While direct use systems are used only to provide heating, a system that applies geothermal heat pumps is capable of both heating and cooling a building. This is because geothermal heat pumps (sometimes referred to as geo-exchange or ground source heat pumps) use the groundwater as a heat source in winter and a heat sink in summer by transferring the heat from one place to another.

And because this type of system can function with lower groundwater temperatures (between 40°F and 100°F), the geographical potential for these is greater than direct use systems. Notes Lund, “Accurate data is not available on the current number of these systems. However, the rate of installation [for commercial and residential combined] is estimated to be between 10,000 and 40,000 per year.”

In discussing geothermal heat pumps, Lund points out that air source heat pumps offer another option, not to be confused with geothermal heat pumps. “Air source heat pumps are less energy efficient than geothermal pumps,” he explains. “This type of pump takes heat from the air or puts heat out into the air, and the unit sits outside and is exposed to the weather while geothermal pumps are not. When it’s cold and the pump needs to heat, there is not very much heat in the air, so these usually have some backup electric resistance heating to kick in to get them where they need to be. And it’s vice versa in hot weather. So these pumps use more power to do their job.”
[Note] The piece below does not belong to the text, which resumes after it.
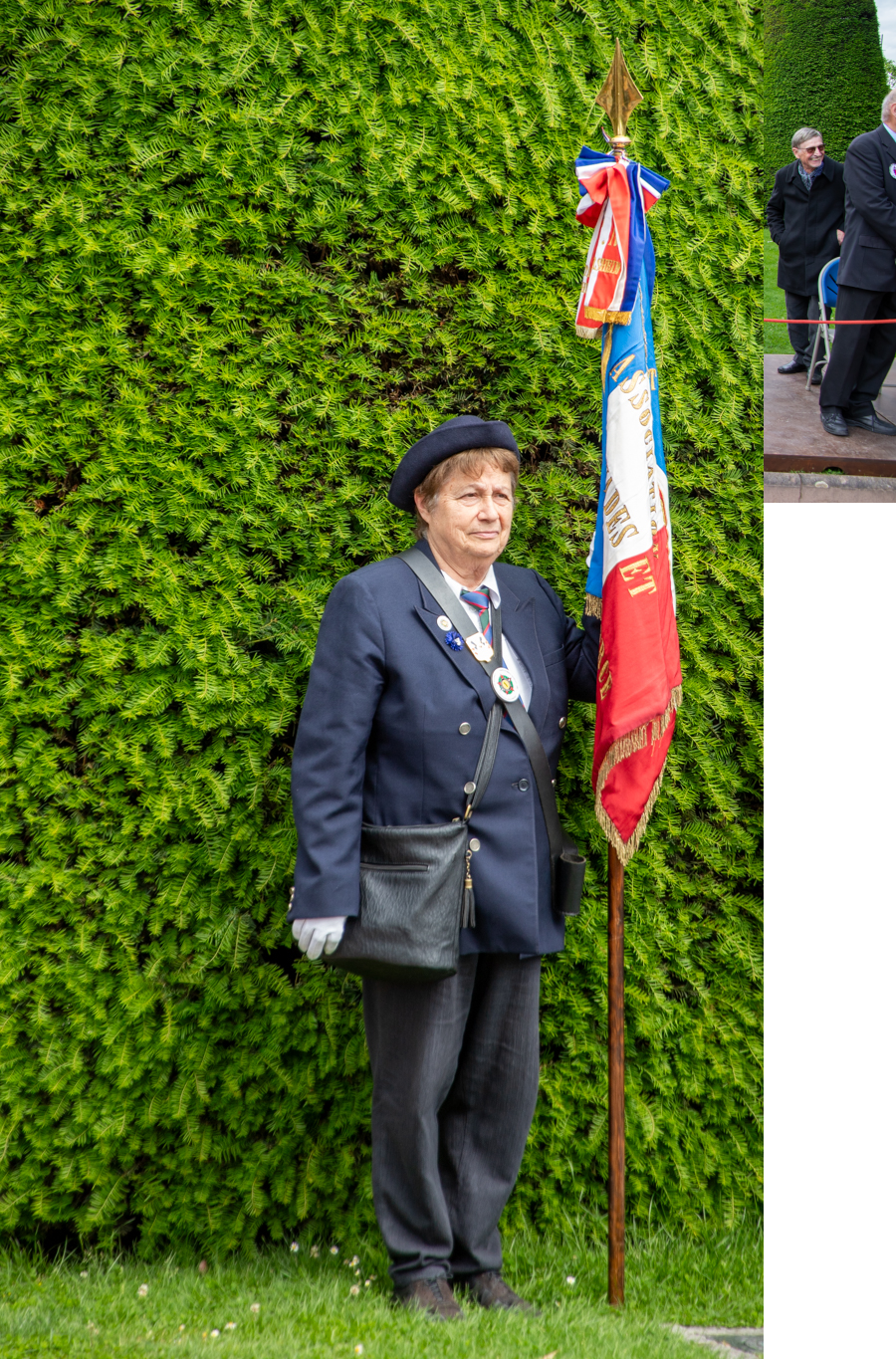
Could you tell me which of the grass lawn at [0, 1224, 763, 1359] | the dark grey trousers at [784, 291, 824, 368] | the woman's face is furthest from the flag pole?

Some projects incorporate air source heat pumps, however, to save money. Systems with geothermal heat pumps require a number of deep holes to be drilled in the ground, which can be costly (possibly as much as $10 per foot, according to Lund). Air source heat pumps are an option for tighter budgets, while still providing a system to reduce greenhouse gas emissions when compared to “traditional” electric consumption.

While the western U.S. offers the widest breadth of geothermal sources, facilities all around the country can install such a system, if the factors are aligned for success. In New Jersey, for instance, The Richard Stockton College of New Jersey has been heating and cooling its campus with a geothermal heat pump system since 1993.

Dr. Lynn F. Stiles, Ph.D., professor of Physics and coordinator of energy studies at the college, helped with the research and installation. On the Stockton Web page dedicated to the project, Stiles explains the decision to consider geothermal arose from a number of circumstances: “We’ve been interested in energy conservation in buildings since the early 1970s. We studied geothermal designs in the 1980s.” Then, in 1990, a new vice president, Dr. Charles Tantillo, expressed interest in reducing overhead expenses. At the same time, the school was planning a replacement of its fleet of multizone rooftop HVAC units, and plans for several new classroom and dormitory facilities were also underway.

The single closed loop geothermal HVAC system on the campus totals 1,741 tons of installed geothermal heating and cooling capacity. The project contains 400 heat exchange wells located in boreholes drilled to a depth of 425′. In total, the loop system is comprised of 64 miles of heat exchange pipe. These were installed in a three and a half acre area that included a parking lot and a portion of adjacent open space. Upon completion, the area was once again used for parking.

It was estimated that the geothermal system would reduce electric consumption on campus by 25% and natural gas consumption by 70%. Stiles says, “Based on an extensive monitoring study, this turned out to be quite accurate.” He notes that savings were studied very carefully for the first three years of operation, but “it is impossible to know the savings now, since the operation of the buildings has been changed so significantly. But we are confident of the persistence of savings.”

Alice Gitchell, a member of the Natural Sciences and Mathematics staff involved in studying and sharing project information, also reports on the Stockton Web page that “the project has substantially contributed to a calculated 13% overall reduction in the college’s carbon dioxide emissions during a period of significant growth on the campus.”

The viability of a geothermal system depends on geography, financial resources, and site characteristics. But, if the conditions are right, facility managers may want to consider this renewable energy source.